MaundyThursdayExodus 12:1-14, 1 Cor. 11:23-32, John 13:1-17, 31-35

The night before God’s people left Egypt was a horrific and bloody night. Children, cattle, and lambs died. They died because Pharaoh’s heart was hard; because Adam and Eve had eaten the forbidden fruit. They joined the rebel angel armies of Satan. They took up the cause of death and plunged all creation into chaos and destruction. They invented slavery.
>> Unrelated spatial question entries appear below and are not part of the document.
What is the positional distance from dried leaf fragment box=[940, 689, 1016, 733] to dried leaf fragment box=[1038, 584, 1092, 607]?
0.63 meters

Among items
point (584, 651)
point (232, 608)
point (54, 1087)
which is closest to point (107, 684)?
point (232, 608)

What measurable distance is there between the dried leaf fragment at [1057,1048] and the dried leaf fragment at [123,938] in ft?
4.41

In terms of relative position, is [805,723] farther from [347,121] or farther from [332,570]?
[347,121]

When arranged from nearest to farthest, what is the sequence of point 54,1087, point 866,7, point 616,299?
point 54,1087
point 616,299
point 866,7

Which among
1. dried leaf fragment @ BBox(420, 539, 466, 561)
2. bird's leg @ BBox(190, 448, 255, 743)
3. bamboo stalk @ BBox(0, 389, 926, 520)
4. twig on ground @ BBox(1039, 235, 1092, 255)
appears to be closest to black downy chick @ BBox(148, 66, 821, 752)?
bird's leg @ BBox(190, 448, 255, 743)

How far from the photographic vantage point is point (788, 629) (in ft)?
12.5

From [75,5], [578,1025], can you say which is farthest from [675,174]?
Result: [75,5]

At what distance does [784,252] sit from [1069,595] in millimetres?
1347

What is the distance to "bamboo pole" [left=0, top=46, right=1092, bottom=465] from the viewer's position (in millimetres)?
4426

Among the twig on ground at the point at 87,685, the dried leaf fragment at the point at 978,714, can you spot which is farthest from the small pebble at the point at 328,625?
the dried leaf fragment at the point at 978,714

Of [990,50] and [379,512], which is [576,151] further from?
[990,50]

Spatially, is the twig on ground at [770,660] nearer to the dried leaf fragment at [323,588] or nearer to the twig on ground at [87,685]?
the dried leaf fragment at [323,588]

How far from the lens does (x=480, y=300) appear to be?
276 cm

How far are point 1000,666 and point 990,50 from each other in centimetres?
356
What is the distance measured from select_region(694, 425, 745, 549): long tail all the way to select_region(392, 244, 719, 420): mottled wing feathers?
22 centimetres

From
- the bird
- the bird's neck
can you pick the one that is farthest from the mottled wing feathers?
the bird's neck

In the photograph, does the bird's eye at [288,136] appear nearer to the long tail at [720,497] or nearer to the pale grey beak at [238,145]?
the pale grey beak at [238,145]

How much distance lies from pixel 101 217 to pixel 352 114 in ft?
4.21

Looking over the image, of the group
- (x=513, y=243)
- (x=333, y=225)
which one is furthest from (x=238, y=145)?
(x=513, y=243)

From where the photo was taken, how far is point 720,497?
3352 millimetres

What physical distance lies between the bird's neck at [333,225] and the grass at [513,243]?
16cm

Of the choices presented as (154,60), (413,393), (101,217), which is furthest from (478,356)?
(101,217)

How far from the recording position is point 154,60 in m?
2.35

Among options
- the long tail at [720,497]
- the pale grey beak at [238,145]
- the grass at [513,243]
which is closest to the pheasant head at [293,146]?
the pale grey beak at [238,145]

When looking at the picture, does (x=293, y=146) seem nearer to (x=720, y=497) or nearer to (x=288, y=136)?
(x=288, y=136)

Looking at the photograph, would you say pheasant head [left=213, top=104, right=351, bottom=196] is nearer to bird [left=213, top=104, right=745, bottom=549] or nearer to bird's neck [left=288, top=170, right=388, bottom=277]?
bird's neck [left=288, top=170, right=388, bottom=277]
But the lambs were innocent. They had not rebelled or sinned. They had not enslaved their brothers. Yet they died that night. They were sacrificed in the place of guilty people. The lambs’ blood marked the doors of those who submitted to God’s Word through Moses, who in repentance pleaded for mercy to the only One who can give it. Thus while the angel of death took the firstborn of the Egyptians, those marked by the blood of the lambs were spared. That blood counted for them and the angel passed over them.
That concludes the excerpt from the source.